Start of Page text

Thursday, May 26, 2011

Ellen Bass' "Gate C22"

I've been reading the New Poets of the American West anthology (Many Voices Press, 2010) lately and ran across "Gate C22" by Ellen Bass. The poem, which describes a most tremendous kiss shared by two middle-agers at the Portland aiport, is killer good, a testimony to what the imagination can do in a single moment when moved by sudden, arresting circumstances. In this case, the speaker, the "passengers waiting for the delayed flight / to San Jose, the stewardesses, the pilots, / the aproned woman icing Cinnabons, the man selling / sunglasses" are all subsumed by the couple's kiss.

But I'm less concerned with the kiss and its voyeurs than I am with the simile in the poem's second stanza. Bass writes the lovers "kissed lavish / kisses like the ocean in the early morning." At first I was like — that's so dull, a missed opportunity, an okay image that falls flat because a kiss is nothing like an ocean and the simile does nothing to change that perception—has done nothing yet, that is.

End of Page text
Start of Extracted entries

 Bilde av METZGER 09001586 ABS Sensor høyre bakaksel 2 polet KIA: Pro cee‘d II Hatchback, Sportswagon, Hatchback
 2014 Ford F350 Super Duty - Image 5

End of Extracted entries
Start of Extracted entries

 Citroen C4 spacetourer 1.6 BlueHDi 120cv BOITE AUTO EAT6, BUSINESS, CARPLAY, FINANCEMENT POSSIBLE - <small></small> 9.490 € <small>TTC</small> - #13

End of Extracted entries

_Description of the task:_
Revise the passage of the post about the poem "Gate C22" starting at "Thursday, May 26, 2011" and ending at "the couple's kiss.", replacing "killer" with "remarkably".

_Exercise answer:_
Thursday, May 26, 2011

Ellen Bass' "Gate C22"

I've been reading the New Poets of the American West anthology (Many Voices Press, 2010) lately and ran across "Gate C22" by Ellen Bass. The poem, which describes a most tremendous kiss shared by two middle-agers at the Portland aiport, is remarkably good, a testimony to what the imagination can do in a single moment when moved by sudden, arresting circumstances. In this case, the speaker, the "passengers waiting for the delayed flight / to San Jose, the stewardesses, the pilots, / the aproned woman icing Cinnabons, the man selling / sunglasses" are all subsumed by the couple's kiss.